The best parts of the book, however, are the ones that had me thinking about the very largest issues: the idea that once a person is diagnosed with mental illness of any kind, that all experience becomes filtered through and defined by that label.
It reminds me of a line from novelist Elizabeth Bowen's great modernist work The Last September when a young woman does not want to hear herself described by an older relative; she chooses to shut the door when she hears the sentence, "Lois is so . . ." before she can hear the final word because otherwise she would be trapped inside that word "like a fly under a tumbler."
The idea that the pathologizing of certain kinds of behavior actually shapes a life and constructs a personality, is, I believe, at the heart of Hornstein's work; it is also what many of the people she has encountered--the ones who are against mainstream treatment-- are actually rejecting.
Some recipients of mainstream psychiatric treatment are rebelling against the idea that a person is primarily and essentially defined by his or her illness; as Hornstein says, "A person can have arthritis but you are depressed. You can have diabetes, but you are bipolar." While some might dismiss this as being merely a function of language, those of us who deal with language for a living are all too aware of how language does more than represent: it actually controls, creates, and transforms.
(This reminds me of yet another line by a novelist, this one from Fay Weldon, who in an early work titled The Fat Woman's Joke has one character warn another, "One must be careful with words. Words transform probabilities into facts and by sheer force of definition, translate tendencies into habits.")

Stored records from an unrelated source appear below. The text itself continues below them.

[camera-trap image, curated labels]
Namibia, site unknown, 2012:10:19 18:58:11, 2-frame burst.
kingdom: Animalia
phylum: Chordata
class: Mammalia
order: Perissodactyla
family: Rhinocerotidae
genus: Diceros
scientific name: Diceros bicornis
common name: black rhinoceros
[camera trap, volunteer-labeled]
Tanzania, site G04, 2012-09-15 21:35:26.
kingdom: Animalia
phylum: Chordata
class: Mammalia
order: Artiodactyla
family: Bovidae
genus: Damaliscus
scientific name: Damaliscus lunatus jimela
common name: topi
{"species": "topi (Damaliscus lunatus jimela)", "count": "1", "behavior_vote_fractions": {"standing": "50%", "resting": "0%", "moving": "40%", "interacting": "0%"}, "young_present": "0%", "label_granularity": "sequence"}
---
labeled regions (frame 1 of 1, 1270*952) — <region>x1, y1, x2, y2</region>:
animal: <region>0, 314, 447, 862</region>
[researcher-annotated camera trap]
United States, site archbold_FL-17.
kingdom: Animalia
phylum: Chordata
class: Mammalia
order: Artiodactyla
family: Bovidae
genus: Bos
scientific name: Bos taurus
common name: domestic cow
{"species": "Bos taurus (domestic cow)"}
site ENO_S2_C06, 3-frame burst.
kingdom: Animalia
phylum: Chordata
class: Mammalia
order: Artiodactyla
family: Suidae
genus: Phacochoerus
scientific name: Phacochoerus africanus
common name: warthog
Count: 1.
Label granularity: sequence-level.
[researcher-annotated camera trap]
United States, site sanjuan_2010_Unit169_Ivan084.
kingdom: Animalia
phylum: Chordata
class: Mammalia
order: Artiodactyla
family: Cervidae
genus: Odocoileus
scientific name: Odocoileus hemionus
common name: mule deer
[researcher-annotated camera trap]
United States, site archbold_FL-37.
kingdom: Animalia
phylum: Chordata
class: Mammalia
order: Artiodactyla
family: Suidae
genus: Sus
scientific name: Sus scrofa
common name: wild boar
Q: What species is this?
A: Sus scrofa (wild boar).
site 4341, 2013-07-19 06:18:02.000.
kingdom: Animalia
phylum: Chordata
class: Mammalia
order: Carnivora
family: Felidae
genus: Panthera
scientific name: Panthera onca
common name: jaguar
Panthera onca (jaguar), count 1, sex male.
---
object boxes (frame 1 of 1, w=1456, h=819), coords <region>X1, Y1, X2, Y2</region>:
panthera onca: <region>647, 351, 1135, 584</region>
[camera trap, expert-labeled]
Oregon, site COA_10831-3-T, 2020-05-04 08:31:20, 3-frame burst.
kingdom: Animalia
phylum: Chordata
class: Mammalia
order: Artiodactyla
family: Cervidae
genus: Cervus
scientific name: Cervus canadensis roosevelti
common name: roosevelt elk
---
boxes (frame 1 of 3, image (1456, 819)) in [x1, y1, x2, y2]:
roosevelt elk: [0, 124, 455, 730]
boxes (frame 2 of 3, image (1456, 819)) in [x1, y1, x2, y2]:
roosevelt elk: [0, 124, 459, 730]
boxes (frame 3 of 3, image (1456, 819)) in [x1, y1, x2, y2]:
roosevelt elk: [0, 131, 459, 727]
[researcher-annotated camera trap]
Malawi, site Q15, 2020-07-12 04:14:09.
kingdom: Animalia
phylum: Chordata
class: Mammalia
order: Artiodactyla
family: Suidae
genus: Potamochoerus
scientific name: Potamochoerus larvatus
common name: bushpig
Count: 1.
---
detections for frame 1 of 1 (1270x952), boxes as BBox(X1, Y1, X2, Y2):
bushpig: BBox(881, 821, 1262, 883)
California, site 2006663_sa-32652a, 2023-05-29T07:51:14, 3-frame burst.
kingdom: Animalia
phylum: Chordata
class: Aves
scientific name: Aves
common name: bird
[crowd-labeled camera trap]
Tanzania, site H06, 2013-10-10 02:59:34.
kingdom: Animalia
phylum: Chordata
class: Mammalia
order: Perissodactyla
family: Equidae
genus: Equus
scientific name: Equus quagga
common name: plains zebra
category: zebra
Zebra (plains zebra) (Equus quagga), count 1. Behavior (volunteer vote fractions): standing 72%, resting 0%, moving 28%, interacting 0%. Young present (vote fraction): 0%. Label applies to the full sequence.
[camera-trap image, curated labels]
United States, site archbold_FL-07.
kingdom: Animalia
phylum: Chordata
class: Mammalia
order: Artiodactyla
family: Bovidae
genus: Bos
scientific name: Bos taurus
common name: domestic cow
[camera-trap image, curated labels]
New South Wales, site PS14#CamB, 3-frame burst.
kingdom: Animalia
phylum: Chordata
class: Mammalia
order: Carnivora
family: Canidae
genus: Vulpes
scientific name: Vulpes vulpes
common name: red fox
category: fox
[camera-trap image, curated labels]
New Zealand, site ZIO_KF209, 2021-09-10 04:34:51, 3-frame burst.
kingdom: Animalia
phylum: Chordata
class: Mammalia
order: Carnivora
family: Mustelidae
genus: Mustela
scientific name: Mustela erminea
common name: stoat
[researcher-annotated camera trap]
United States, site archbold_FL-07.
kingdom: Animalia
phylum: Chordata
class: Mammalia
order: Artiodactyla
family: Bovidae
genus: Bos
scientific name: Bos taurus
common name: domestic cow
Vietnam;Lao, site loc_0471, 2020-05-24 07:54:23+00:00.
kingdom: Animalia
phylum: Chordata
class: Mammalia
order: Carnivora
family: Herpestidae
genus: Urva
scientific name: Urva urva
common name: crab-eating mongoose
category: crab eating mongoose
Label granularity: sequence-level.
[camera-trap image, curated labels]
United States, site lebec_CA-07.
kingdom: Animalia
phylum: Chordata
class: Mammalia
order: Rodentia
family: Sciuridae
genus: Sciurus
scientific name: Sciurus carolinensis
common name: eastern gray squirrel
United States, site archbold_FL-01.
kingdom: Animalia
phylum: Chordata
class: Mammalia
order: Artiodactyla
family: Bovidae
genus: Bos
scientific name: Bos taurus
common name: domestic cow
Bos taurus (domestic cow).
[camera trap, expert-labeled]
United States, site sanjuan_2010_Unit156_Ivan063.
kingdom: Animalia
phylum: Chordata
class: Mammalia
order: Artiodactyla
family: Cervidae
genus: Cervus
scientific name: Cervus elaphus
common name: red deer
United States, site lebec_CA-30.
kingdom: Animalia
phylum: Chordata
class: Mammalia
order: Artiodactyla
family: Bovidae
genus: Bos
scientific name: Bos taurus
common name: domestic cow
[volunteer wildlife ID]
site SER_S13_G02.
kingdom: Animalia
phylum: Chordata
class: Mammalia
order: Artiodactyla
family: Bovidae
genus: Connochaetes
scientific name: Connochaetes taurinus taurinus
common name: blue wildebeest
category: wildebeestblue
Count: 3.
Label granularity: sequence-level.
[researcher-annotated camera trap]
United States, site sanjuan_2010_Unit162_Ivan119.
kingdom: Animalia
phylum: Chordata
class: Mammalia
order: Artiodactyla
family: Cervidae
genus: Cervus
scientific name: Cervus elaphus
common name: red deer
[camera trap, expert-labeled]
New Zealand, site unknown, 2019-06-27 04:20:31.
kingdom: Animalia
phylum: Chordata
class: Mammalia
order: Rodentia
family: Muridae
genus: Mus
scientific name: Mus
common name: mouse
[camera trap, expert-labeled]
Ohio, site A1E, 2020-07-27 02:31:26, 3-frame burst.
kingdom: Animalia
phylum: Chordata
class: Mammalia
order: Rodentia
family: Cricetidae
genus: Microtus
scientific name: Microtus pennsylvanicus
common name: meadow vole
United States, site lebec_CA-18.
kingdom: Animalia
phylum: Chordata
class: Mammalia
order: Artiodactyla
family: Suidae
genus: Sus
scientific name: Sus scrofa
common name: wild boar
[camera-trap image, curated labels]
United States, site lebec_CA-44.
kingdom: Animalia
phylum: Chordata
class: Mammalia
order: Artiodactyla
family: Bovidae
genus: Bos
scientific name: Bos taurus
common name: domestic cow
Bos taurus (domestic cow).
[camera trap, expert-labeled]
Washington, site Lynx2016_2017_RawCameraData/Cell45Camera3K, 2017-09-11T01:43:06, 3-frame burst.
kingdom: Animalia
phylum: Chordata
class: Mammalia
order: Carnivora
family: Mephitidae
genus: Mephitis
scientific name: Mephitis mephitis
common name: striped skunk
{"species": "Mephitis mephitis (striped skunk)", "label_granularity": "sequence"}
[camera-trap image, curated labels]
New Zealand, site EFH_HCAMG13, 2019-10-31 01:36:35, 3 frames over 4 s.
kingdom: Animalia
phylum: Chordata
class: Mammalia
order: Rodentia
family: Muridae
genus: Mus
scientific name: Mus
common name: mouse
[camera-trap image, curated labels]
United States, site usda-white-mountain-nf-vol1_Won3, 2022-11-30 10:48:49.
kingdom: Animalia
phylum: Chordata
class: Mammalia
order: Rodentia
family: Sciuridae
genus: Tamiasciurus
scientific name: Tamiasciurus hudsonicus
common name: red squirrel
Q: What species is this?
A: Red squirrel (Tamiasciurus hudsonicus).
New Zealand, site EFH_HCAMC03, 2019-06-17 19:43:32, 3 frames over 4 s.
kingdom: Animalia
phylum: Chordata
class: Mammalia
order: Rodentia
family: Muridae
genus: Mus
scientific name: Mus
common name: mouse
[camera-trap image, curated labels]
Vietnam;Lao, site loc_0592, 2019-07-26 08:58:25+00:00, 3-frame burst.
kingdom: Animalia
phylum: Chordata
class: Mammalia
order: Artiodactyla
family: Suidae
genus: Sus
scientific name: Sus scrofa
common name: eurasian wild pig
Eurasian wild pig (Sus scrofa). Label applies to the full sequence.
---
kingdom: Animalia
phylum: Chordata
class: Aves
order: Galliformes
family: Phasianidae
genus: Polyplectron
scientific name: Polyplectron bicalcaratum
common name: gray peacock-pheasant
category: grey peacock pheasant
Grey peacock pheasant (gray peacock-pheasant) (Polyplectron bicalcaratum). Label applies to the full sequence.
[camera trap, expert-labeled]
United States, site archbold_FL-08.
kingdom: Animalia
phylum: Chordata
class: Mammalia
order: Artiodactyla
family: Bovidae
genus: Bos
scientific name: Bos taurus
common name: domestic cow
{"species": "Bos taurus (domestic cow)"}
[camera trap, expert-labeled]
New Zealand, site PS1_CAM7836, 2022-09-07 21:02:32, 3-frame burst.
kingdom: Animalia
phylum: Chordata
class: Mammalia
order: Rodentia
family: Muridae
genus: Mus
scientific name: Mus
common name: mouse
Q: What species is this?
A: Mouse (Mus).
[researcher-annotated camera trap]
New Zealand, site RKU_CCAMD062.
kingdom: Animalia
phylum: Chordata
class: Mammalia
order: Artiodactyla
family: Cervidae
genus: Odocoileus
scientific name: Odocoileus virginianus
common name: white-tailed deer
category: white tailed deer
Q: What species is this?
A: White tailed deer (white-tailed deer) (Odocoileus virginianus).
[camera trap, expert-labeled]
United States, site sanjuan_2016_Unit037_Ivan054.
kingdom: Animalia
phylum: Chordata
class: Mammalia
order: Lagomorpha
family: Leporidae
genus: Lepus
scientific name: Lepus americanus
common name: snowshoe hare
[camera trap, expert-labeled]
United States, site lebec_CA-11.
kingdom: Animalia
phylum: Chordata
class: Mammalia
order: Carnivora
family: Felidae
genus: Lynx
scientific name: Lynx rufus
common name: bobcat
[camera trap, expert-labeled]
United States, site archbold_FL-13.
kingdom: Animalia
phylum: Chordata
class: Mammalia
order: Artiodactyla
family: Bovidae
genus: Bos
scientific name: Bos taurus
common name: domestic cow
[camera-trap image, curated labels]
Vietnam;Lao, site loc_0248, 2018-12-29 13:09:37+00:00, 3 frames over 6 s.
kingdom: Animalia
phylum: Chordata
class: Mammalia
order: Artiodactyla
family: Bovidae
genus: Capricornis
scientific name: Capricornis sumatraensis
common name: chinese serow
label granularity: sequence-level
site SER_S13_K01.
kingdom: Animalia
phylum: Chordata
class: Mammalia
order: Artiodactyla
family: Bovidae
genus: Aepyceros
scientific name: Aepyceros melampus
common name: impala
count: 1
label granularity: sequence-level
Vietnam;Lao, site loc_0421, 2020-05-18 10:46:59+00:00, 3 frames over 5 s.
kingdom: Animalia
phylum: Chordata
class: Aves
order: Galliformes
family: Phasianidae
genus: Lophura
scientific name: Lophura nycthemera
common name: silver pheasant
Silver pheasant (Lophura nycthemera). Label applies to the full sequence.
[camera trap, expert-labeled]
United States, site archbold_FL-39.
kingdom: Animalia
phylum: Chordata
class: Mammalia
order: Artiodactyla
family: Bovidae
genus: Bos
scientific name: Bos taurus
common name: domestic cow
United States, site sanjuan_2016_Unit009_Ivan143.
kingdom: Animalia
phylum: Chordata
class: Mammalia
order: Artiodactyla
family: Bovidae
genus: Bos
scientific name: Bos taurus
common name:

To put it simply, if you keep being told you're something early enough, often enough, by enough people in positions of authority, it's very difficult to insist that you're something else without being considered mad. "Thirty years ago, patients with serious cardiac disease resigned themselves to lives of immobility and restriction. They were told not to climb stairs, not to have sex, not to work too hard. Today's cardiologists say that if patients watch their diets and get regular exercise, they can often live normally. It's only psychiatrists who are still parroting the pessimism of a nineteenth-century theorist and telling their manic-depressive patients they'll never get better," writes Hornstein.
In Alias Grace, Atwood's central character is locked up as a criminal, institutionalized as a mad woman, regarded by some as a victim, by others as a martyr, and by everyone as extraordinary. As Agnes creates her jacket, so does Grace fabricate a quilt (each section of Atwood's novel is named after different quilt patterns) and thereby constructs an autobiographical "text" from different fabrics representing the people and places that have shaped her life. Agnes's jacket is also a document, unintelligible and yet profoundly significant, eerily compelling even though it is undecipherable. I keep going back to Atwood's novel to try to understand the mysteries of how the character is constructed and pieced together.
I have a feeling that I'll be returning to Hornstein's book for the very same reasons.